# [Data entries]
============================================================
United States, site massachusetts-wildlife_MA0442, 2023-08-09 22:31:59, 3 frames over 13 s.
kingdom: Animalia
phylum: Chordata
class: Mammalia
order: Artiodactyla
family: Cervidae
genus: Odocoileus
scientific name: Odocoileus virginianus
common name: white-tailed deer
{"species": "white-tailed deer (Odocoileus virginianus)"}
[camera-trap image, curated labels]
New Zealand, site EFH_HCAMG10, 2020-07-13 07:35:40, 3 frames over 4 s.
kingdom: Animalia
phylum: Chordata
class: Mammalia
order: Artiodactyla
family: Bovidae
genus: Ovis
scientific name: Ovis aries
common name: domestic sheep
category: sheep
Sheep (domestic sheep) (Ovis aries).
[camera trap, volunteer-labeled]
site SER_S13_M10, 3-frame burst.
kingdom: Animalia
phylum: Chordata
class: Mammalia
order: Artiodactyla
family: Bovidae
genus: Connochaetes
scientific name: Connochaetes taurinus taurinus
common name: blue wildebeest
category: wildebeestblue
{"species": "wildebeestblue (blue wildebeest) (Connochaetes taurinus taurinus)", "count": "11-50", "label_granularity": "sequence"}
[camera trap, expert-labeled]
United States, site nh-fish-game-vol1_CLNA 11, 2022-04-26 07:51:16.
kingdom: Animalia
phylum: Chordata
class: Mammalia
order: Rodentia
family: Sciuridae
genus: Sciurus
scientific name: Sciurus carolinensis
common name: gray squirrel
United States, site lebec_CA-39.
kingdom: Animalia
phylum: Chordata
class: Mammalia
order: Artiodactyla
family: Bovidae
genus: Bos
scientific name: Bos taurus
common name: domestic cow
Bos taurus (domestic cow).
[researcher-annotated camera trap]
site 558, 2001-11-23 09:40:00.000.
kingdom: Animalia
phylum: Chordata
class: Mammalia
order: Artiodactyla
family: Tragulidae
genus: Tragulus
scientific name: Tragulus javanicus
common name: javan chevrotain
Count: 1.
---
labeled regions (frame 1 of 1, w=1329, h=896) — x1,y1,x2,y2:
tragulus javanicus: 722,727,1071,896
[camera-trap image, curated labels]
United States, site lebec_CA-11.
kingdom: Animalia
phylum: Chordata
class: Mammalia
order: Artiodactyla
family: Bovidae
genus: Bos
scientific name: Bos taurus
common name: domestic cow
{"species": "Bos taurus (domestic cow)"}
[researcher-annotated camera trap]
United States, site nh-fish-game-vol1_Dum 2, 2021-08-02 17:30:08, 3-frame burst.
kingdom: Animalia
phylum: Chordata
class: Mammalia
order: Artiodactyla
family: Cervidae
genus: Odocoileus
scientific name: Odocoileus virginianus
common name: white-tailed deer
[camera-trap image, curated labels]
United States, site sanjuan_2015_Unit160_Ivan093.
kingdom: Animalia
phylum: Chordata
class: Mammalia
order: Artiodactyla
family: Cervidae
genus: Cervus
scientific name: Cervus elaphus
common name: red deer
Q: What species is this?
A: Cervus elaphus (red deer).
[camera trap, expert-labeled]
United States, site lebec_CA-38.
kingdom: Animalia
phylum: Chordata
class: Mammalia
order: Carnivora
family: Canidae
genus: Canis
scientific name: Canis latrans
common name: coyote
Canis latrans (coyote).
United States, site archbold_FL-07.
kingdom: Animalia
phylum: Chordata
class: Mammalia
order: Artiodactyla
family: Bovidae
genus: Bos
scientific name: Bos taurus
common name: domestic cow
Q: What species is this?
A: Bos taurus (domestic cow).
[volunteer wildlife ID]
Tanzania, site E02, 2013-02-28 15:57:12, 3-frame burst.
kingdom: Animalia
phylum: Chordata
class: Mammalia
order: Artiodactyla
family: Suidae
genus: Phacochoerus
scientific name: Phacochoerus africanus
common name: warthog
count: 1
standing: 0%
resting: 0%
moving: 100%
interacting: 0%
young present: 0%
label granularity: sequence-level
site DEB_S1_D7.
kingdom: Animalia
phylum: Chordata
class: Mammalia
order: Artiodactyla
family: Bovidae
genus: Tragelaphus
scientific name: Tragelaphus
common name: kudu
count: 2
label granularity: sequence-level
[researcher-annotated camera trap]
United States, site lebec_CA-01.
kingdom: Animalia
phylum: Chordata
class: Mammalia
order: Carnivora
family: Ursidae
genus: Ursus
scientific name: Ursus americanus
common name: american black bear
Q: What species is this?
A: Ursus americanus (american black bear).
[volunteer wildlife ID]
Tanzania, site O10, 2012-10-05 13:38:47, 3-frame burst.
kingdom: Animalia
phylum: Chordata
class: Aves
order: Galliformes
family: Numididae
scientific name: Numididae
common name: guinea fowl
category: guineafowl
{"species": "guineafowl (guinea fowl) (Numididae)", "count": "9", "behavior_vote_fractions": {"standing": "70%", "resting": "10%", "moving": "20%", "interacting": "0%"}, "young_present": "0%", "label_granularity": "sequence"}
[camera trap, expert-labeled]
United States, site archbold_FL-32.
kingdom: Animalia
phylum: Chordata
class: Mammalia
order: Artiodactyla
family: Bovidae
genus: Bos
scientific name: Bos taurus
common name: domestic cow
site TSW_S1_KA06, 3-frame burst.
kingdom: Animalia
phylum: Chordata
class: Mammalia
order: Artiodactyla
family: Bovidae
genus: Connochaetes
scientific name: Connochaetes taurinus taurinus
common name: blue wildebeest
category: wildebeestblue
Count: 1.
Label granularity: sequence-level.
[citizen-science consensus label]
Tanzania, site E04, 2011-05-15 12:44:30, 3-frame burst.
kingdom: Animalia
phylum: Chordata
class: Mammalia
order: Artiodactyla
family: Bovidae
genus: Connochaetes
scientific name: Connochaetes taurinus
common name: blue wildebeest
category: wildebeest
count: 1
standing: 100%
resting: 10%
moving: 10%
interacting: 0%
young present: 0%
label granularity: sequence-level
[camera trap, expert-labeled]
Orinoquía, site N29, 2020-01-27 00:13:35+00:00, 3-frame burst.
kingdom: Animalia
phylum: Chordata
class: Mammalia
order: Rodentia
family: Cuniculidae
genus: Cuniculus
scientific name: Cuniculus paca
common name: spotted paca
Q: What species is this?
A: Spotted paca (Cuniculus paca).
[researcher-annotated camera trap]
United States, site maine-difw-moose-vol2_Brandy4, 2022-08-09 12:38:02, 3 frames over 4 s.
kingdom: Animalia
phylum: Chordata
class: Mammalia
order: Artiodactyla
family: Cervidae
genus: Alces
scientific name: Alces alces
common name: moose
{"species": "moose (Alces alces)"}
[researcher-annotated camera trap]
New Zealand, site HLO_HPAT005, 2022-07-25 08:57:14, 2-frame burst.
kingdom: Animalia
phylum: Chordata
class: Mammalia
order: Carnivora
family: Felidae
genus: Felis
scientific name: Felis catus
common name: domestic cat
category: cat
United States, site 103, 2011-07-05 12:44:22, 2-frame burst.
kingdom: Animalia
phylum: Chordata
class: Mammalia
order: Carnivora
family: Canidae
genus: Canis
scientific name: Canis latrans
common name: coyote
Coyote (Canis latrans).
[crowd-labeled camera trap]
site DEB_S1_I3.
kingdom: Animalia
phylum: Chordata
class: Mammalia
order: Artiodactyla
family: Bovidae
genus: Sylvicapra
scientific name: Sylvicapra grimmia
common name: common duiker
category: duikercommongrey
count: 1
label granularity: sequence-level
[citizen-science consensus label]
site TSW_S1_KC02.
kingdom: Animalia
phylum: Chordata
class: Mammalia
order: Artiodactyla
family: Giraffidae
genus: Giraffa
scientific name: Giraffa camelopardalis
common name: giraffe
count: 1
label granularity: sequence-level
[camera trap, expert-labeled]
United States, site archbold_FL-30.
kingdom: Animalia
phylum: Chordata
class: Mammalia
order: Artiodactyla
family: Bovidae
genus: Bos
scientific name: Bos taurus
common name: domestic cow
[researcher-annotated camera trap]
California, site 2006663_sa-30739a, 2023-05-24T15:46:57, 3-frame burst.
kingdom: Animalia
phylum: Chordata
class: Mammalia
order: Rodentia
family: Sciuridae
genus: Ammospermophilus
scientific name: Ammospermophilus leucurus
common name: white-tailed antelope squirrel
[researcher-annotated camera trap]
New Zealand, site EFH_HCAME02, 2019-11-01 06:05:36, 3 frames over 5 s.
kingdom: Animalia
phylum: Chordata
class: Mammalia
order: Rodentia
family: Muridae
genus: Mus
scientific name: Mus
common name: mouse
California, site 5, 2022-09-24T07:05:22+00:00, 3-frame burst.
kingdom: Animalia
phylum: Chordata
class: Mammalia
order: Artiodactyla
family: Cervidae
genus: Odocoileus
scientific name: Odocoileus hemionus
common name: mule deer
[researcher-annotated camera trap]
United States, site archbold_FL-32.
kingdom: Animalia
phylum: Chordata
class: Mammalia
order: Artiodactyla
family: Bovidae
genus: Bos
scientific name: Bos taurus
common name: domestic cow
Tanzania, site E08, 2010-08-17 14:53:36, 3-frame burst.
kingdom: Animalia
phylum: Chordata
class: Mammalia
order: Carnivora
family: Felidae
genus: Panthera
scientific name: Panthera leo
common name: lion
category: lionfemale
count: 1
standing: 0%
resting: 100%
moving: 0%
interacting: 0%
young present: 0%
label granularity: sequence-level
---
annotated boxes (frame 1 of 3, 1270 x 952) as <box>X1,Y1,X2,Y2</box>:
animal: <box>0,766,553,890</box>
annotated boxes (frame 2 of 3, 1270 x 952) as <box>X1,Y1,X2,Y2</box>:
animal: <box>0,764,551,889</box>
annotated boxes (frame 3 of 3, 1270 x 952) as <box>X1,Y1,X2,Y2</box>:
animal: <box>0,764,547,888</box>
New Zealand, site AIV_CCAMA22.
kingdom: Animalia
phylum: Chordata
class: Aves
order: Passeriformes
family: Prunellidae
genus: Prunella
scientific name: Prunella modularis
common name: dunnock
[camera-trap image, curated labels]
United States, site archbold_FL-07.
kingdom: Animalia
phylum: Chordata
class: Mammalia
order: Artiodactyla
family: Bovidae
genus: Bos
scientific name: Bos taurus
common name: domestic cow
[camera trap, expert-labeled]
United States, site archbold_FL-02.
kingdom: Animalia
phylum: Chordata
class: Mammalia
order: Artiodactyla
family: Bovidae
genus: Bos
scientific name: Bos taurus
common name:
============================================================
# [PROMPT]
All lines above in which the word "deer" occurs should be identified and copied.

# [COMPLETED TASK]
common name: white-tailed deer
{"species": "white-tailed deer (Odocoileus virginianus)"}
common name: white-tailed deer
common name: red deer
A: Cervus elaphus (red deer).
common name: mule deer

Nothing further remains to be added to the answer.